TWiST, Roelof Botha of Sequoia Capital

Roelof is a venture capitalist at Sequoia Capital focusing on services and software investments. Prior to joining Sequoia Capital in 2003, Roelof served as the Chief Financial Officer of PayPal (EBAY). Earlier, he worked as a management consultant for McKinsey & Company. Roelof is a certified actuary (Fellow of the Faculty of Actuaries), and has a BS in Actuarial Science, Economics, and Statistics from the University of Cape Town and an MBA from the Stanford Graduate School of Business.
Interview: (02 min.)
- Is innovation dead? No I think a lot is happening, look at Twitter for instance.
- Jason comments that the expensive chocolate bars have disappeared and Roelof explains that Sequoia is no different than any other company and has cut expenses during the recession.
- They discuss that a year ago many of the Sequoia companies cut expenses before any hardship and are happy they were preemptive.
- Roelof comments that there is still a lot of uncertainty in the economy.
- Silicon Valley innovation isn’t driven by consumer credit so Roelof thinks the tech industry is in good shape.
- Many companies may have cut a little deeper than necessary and you are starting to see some hiring.
- What is the proper amount in your estimation for a startup to have in the bank how many months of cash? 3 or more years is better, but if you need to spend to meet key milestones and shrink your runway to 18 to 24 months it may make more capital easier to obtain at better terms and the founders are left with more ownership of the company.

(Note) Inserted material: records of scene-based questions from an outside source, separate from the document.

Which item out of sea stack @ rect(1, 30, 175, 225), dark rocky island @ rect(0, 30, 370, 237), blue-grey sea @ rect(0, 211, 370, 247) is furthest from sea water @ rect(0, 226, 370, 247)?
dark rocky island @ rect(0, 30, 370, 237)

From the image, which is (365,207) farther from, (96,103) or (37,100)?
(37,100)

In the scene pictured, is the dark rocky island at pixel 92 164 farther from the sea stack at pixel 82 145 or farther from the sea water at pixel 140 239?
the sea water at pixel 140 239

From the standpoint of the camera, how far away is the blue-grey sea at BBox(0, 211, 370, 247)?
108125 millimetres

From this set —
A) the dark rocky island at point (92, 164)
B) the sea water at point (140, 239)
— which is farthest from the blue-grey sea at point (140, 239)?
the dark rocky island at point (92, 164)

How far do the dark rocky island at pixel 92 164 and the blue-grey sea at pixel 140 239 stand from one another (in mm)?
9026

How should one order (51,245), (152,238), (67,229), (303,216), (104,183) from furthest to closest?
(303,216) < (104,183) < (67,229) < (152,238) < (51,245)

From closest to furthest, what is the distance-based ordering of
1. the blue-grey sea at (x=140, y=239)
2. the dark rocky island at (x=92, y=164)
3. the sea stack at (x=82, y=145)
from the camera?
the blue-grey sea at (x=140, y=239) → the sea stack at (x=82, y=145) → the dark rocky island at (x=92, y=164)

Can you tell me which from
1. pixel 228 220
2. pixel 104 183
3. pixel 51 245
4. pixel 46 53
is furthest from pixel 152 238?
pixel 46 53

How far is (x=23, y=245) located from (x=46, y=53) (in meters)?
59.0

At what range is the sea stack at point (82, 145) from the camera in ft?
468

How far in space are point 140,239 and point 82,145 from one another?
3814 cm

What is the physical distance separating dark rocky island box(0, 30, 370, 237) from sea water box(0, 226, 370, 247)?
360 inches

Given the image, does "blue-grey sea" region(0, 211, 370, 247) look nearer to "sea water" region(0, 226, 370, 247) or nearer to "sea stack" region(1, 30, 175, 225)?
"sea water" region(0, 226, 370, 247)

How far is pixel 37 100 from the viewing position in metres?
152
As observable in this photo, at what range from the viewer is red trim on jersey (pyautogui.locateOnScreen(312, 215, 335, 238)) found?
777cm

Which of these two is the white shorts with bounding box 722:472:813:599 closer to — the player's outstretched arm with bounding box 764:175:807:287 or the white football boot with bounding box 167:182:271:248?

Sequoia’s goal is to target 50% ownership for “the people in the building” upon exit any less is not great.
- Roelof gets approx. 200 request a week to speak to him.
- Jason asks what is the best and worst part of working with him? Effervescent, tireless enthusiasm, he like working with someone he needs to reign in and not have to push, he worries about focus, Roelof comments that he struggles doing many things well and to focus on the main idea.
- Sequoia has been very active this year; a lot of the best investments have been in the dark days. If you can carve out a niche in the tough times it will be easier to succeed when times improve.

Ask Jason: (12 min)
- They have a status changing app. for Facebook and the terms of service just changed now their app. is handcuffed and have seen a dramatic drop in users, they just reached an agreement with Facebook and things are great again. What is your opinion about basing a business around someone else’s platform? What are good strategies? Jason prefers not to build on someone else’s platform due to this downside. What he would do is use their distribution to build a brand that transcends their platform. ie. try up sell consumers to use a toolbar something outside of FB to build a relationship. If you are going to build off their platform create a relationship with the platform owner in case problems come down the road. Create a portfolio of applications so you aren’t reliant on one single app. for success.
- Lee – Online charity where people donate their services (type idea, very tough to hear), How can I get people on board to make money but not rip anyone off? Be very transparent and open about what you provide and the service charges, full disclosure is key. Charities have expenses; your service would be no different. Lee, is a developer but wants people to believe it’s a real company, what is the best way to achieve that? Go to 10 non-profits and ask them to be default partners and ask them if you can use their logos or say you are partners. Try getting the charities to help you with distribution and that you are a service that is an option. Enable people to broadcast their causes through Facebook or Twitter, this will help with distribution.
Jason’s Shark Tank: (35 min.)
- Steve Hamilton, Biglocal.ca, (I hate to say this but this is an example on how not to pitch an idea, I felt like he was reading from a sheet of paper) Jason asks, in plain English to explain what your service does? Steve is still a bit wordy, better, but wordy. Jason and Roelof refine what he does as dynamic ads and landing pages. The idea isn’t very scalable it is easy to start one client and you are profitable but you don’t need venture capital, the question is: how does this business scale? Either the technology has to scale or distribution which is difficult in the local market.
- From Michigan, idea: desktop box appliance that is powered by the cloud. Several companies have pitched this idea, VDI (virtual desktop infrastructure), problem is in licensing a lot of people need to get paid, very low margin, market dynamics make it tough. Jason’s idea try this in a vertical (such as law firms), be careful jumping in front of the Google and Microsoft train.
Notable Quotes:
- (05 min) Roelof, In some cases some people may have been over aggressive in expense cutting but it’s one of those, you know, which of the two alternatives would you rather have just cut a little more and make sure the company survives or don’t trim too fast and you don’t get to survive. Of the two, I think I would be a little bit more conservative. You want to accelerate out of the corner (break into and accelerate out)
- (28 min.) Jason, Nothing in life that is valuable, is easy.
- (42 min) Roelof, states a simple method to pitch your idea: give one declarative sentence what the company is, state the problem (who is your customer and what their problem is), give the solution.